Publishers Weekly
08/02/2021
Quilligan (coeditor, Rewriting the Renaissance), a professor of English emerita at Duke, examines in this intriguing survey how female rulers in 16th-century Europe exchanged gifts to strengthen relationships and solidify power. Refuting traditional narratives of “personal jealousy and rancor” between Catherine de’ Medici, Elizabeth I, Mary Tudor, and Mary, Queen of Scots, Quilligan argues that these four queens recognized that they needed to band together to protect against the “looming patriarchal power of the Reformation.” Analyzing 16th-century portraits, Quilligan explains how the inclusion of carefully chosen books and other “inalienable possessions” testified to the wealth and authority of women monarchs. She delves into Elizabeth I’s gift of a solid gold baptismal font to her cousin, Mary Stuart, explaining how it emphasized shared bonds between the Protestant and Catholic queens, and also helped fund Mary’s fight against the rebel Confederate Lords for the Scottish throne. Other items examined include the sumptuous Valois tapestries commissioned by Catherine de’ Medici and passed down to her granddaughter, and the “pear-shaped pendant pearl” worn by Elizabeth I in the 1588 Armada portrait. Quilligan lucidly explains the era’s complex familial, religious, and political dynamics, and draws incisive character sketches. Renaissance buffs will treasure this sparkling revisionist history. (Oct.)
Library Journal
07/16/2021
The 16th century was the era of four of history's most notable female rulers: Catherine de' Medici, Mary I, Elizabeth I, and Mary, Queen of Scots. In this book, Quilligan (English, Duke Univ.; Incest and Agency in Elizabeth's England) aims to look beyond these women's supposed rivalries to explore their alliances and interactions, accenting her analyses with succinct biographical information. The author pays particular attention to the way each woman navigated the prejudice against women in power, and established personal legacies and strengthened bonds through the creation and gifting of "inalienable objects," such as books, jewelry, and tapestries. The choice to highlight connections rather than conflicts is intriguing, and Quilligan's arguments are thought-provoking, though the organization of the text sometimes hampers its impact. The author relies on extensive primary sources and reproduces several portraits of the notable rulers. While the book is divided into sections focusing on the Tudors, the Stuarts, and the Medici, they are all discussed in each section; information and commentary are occasionally repeated, sometimes nearly verbatim, from chapter to chapter. VERDICT An interesting look at the lives and relationships of four of the Renaissance's most powerful women, though general readers might find the focus too scholarly and the arrangement of information somewhat muddled.—Kathleen McCallister, William & Mary Libs., Williamsburg, VA
Kirkus Reviews
2021-07-18
A revisionist history posits warm ties among powerful queens.

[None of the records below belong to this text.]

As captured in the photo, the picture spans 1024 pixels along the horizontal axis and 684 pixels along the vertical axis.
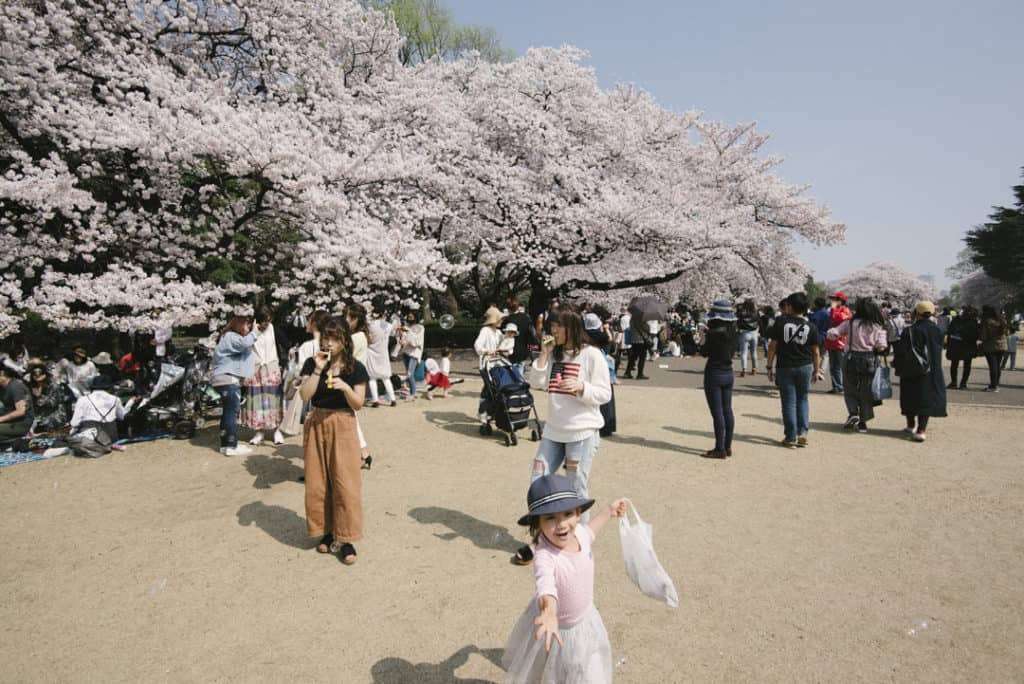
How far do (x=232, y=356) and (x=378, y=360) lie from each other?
289 centimetres

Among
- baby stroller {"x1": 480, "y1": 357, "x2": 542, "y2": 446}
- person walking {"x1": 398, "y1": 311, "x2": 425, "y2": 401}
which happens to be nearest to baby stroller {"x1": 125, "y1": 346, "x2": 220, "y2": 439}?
person walking {"x1": 398, "y1": 311, "x2": 425, "y2": 401}

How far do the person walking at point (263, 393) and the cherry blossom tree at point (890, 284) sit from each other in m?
71.6

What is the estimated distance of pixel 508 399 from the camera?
304 inches

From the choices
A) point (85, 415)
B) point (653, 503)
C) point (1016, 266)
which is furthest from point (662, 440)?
point (1016, 266)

Renaissance scholar Quilligan closely examines the relationships among four 16th-century rulers—Mary Tudor, Elizabeth I, Mary Stuart, Queen of Scots, and Catherine de’ Medici—seeking to revise the “misogynist narrative” that placed them in “jealous and warlike opposition” to one another. With meticulous attention to the letters and gifts they exchanged, Quilligan argues that the women nurtured a culture of mutual respect based on their family ties and sense of their “shared nature of power.” Their lives were inextricably intertwined: Mary Tudor and Elizabeth were half sisters and religious antagonists; Mary Stuart was their cousin once removed; Catherine, though not a queen, was Mary Stuart’s mother-in-law and “ruled as mother of three different kings.” Considering Elizabeth’s relationship with Mary Stuart, Quilligan asserts that the Protestant and Catholic queens evinced “an essentially similar, tolerant Christianity”—unlike Catholic Mary Tudor, who, during the first three years of her reign, “burned heretics alive, many of them common people but some of them Anglican bishops and archbishops.” Elizabeth accepted Mary Stuart’s request to be godmother to her son James and sent a solid gold baptismal font upon the boy’s birth, symbolizing the queens’ mutual desire for “unity and toleration.” Still, Mary soon melted it down to fund her troops. Other gifts among the women included gems, silver, fine embroidery, books, and tapestries; as Quilligan notes, many of Elizabeth’s 800 pieces of jewelry were gifts from women, not necessarily family. Elizabeth and her cousin never met, even when Mary Stuart, perceived by Elizabeth’s courtiers as a threat, lived for more than 18 years under house arrest in England. When Mary Stuart was beheaded in 1587, Elizabeth, furious, claimed the execution was a “miserable accident” about which she had known nothing. At times, it is difficult to separate the rulers’ political exigency from their familial loyalty, but the book is a useful addition to the literature on European royalty.
An authoritative and sympathetic collective biography.